MARTHA  PATRICIA GUZMÁN ÁLVAREZ  

Magistrada  ponente  

Radicación  No. 11001-02-03-000-2022-01061-00  

(Aprobado  en sesión de veinte de abril de dos mil veintidós)  

Bogotá,  D.C., veinte (20) de abril de dos mil veintidós (2022).  

Decide  la Corte la acción de tutela promovida por Sandra  Prieto Salamanca  contra  la Sala Civil del Tribunal Superior de Medellín, trámite  al que fueron vinculados los Juzgados Trece Civil del Circuito de esa  ciudad y Diecisiete Civil Municipal de Bogotá y citadas la  partes e intervinientes en el proceso  de radicado No. 2018-00064-00.  

ANTECEDENTES  

            

1. La          apoderada judicial de la actora, reclamó la protección          del derecho fundamental al debido proceso de su representada,          presuntamente          vulnerado por el Tribunal accionado con la providencia de 27 de          octubre de 2021.  

En  sustento relató que, presentó demanda de «restitución  patrimonial por enriquecimiento sin causa»  contra la señora Sol Ángel Soto Vera, que le  correspondió conocer al Juzgado Trece Civil del Circuito de  Medellín con el radicado No. 2018-00064-00.  

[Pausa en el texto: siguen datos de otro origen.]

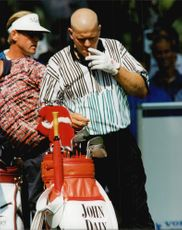 Golf player John Daly gets a blow during Scandinavian Masters 1995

El  1º de marzo de 2019 se dictó sentencia anticipada que  declaró imprósperas las pretensiones, porque la  demandante «carece  de legitimación para reclamar el enriquecimiento cambiario, ya  que no demostró la calidad de acreedora de la obligación  cuya cambiaria se declaró prescrita, puesto que no se acreditó  que efectivamente hubiera sido reconocida a la Compañía  de Gerenciamiento de Activos en liquidación, como cesionaria y  endosatario de CISA, y que se había inadmitido para que  allegáramos las copias simpes (sic), negando la solicitud de  prueba trasladada y que se había desistido de esa prueba».  (sic).  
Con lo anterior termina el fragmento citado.